Le sens même de la laïcité est en jeu. Ses défenseurs y voient un principe d’égalité et de neutralité de l’État. Mais des chercheurs et journalistes estiment qu’elle est parfois instrumentalisée pour cibler spécifiquement les musulmans. France 24 rapportait ainsi, en décembre 2025, les accusations d’« usage de la laïcité comme arme » portées par des associations et universitaires6. Ce débat est inséparable de celui, voisin, sur la manière dont la peur de l’extrémisme oriente les politiques publiques et nourrit, en retour, un sentiment de stigmatisation documenté par les travaux sur l’impact de l’islamophobie sur la cohésion sociale.

Un poids réel, des effets ambivalents

L’immigration musulmane occupe une place tangible dans la vie politique européenne : un électorat identifiable, une présence croissante quoique minoritaire dans les assemblées, et un rôle de catalyseur dans les débats sur l’identité et la laïcité. Mais aucune de ces dimensions ne se laisse réduire à une formule simple. Le vote est davantage défensif que communautaire ; la représentation reste inférieure au poids démographique ; et le débat sur la laïcité oppose des lectures concurrentes d’un même principe. Le signal à surveiller en 2026 sera le sort réservé aux propositions de loi sur le voile : leur adoption, ou leur rejet, dira beaucoup de l’équilibre que les sociétés européennes entendent trouver entre cohésion, sécurité et libertés. Ces tensions s’éclairent enfin à la lumière des vagues d’immigration passées, qui rappellent que l’intégration politique d’un groupe se mesure en décennies.

Pour aller plus loin

Questions fréquentes

Combien de musulmans vivent en France et en Europe ?

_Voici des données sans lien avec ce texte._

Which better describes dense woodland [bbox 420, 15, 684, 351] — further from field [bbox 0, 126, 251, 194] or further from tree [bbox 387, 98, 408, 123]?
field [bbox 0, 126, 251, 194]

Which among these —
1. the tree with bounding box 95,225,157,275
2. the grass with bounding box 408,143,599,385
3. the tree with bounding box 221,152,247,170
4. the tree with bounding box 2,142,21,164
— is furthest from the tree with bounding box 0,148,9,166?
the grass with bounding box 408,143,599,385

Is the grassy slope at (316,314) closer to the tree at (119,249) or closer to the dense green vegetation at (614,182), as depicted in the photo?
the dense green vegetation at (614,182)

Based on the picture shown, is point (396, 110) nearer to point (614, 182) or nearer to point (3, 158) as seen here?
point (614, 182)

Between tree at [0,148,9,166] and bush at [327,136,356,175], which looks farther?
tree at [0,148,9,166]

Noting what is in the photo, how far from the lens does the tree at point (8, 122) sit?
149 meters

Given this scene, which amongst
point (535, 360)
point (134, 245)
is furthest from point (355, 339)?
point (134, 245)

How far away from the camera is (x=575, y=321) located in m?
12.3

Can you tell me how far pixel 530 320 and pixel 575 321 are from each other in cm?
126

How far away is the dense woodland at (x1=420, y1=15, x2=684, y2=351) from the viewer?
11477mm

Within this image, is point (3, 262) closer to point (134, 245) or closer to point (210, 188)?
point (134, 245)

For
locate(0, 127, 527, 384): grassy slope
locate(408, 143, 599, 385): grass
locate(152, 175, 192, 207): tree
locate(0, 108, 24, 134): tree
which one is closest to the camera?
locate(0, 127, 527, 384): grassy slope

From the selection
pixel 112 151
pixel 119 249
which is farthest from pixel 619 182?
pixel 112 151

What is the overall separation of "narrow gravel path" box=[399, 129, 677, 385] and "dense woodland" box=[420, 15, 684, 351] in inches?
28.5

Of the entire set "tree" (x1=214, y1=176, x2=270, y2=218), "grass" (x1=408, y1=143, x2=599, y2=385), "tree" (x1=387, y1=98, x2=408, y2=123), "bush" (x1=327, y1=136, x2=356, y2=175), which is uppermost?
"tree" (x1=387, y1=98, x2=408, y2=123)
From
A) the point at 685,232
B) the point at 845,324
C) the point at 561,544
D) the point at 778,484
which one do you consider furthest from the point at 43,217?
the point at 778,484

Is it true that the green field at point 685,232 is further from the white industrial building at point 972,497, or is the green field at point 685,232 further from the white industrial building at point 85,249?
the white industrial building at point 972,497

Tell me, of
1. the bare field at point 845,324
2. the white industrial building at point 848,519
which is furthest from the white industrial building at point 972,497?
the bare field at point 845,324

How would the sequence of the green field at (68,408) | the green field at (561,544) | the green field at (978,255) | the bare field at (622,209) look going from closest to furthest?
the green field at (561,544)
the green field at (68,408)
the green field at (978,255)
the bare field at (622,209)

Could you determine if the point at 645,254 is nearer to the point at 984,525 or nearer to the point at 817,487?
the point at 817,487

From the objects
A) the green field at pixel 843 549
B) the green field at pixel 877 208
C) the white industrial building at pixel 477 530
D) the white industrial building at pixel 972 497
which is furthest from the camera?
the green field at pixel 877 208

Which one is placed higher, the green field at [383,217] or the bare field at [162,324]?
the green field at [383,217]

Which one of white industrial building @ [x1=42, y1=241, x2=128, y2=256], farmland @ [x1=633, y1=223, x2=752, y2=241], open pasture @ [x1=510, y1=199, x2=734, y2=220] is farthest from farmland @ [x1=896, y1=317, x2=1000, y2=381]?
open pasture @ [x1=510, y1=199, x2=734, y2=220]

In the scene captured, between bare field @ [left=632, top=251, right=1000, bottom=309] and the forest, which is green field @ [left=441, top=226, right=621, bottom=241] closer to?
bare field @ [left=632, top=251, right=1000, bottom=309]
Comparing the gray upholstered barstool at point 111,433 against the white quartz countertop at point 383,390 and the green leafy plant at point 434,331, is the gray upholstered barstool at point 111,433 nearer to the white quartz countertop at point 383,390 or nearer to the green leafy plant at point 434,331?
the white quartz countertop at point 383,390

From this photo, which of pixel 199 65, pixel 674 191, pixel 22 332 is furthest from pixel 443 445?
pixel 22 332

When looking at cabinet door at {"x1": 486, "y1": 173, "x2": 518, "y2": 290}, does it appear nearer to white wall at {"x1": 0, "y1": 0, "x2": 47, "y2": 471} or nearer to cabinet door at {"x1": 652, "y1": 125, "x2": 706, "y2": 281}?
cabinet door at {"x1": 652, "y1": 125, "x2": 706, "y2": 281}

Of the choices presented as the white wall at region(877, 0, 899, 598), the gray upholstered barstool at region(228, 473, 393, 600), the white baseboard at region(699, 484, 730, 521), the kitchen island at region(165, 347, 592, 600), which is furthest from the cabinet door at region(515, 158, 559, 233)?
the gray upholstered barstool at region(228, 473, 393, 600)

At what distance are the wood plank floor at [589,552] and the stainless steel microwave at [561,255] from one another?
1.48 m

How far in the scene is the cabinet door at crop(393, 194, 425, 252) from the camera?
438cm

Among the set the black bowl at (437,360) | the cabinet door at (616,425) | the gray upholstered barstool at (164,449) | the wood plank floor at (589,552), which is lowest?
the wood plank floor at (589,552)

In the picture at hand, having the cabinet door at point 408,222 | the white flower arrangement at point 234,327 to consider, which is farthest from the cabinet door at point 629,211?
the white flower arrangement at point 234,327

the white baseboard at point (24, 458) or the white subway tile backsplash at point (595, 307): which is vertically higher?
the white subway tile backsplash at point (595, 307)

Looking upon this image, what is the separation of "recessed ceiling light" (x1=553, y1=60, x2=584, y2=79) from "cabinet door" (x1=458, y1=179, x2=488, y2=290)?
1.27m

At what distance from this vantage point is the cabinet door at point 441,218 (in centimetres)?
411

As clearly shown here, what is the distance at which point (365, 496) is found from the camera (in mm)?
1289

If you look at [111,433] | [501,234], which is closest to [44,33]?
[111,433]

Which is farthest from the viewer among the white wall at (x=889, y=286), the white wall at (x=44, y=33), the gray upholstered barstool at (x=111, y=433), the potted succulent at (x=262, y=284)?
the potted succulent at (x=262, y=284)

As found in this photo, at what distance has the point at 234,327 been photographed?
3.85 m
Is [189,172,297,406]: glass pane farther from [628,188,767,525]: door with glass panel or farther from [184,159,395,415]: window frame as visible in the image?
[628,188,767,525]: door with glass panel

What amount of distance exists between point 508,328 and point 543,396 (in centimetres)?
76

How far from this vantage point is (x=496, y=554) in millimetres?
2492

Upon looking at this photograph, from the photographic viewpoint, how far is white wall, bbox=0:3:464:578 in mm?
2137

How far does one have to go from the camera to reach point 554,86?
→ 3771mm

Selon le Pew Research Center, l'Europe comptait environ 25,8 millions de musulmans en 2016 (4,9 % de la population) et la France 5,7 millions (8,8 %). Ces chiffres reposent sur des estimations, l'État français ne recensant pas l'appartenance religieuse.

Pour qui votent majoritairement les électeurs musulmans en France ?

Aux législatives de 2024, l'Ifop estime que 62 % des électeurs musulmans ayant voté ont choisi La France insoumise. Ce vote apparaît souvent stratégique, motivé par le rejet de l'extrême droite, plus qu'une pleine adhésion programmatique, selon plusieurs analystes.

Combien de députés musulmans siègent à l'Assemblée nationale ?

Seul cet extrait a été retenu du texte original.